**TASK OBJECTIVE**
Copy each of the items below line for line, changing nothing.

Stored items from a collection
━━━━━━━━━━━━━━━━━━━━

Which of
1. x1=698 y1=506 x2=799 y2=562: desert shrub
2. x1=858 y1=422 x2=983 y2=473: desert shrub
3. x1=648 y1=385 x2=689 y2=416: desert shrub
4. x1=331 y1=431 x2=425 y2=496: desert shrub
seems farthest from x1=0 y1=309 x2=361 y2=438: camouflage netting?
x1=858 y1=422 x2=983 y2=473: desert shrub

━━━━━━━━━━━━━━━━━━━━

**THE OUTPUT**
Which of
1. x1=698 y1=506 x2=799 y2=562: desert shrub
2. x1=858 y1=422 x2=983 y2=473: desert shrub
3. x1=648 y1=385 x2=689 y2=416: desert shrub
4. x1=331 y1=431 x2=425 y2=496: desert shrub
seems farthest from x1=0 y1=309 x2=361 y2=438: camouflage netting?
x1=858 y1=422 x2=983 y2=473: desert shrub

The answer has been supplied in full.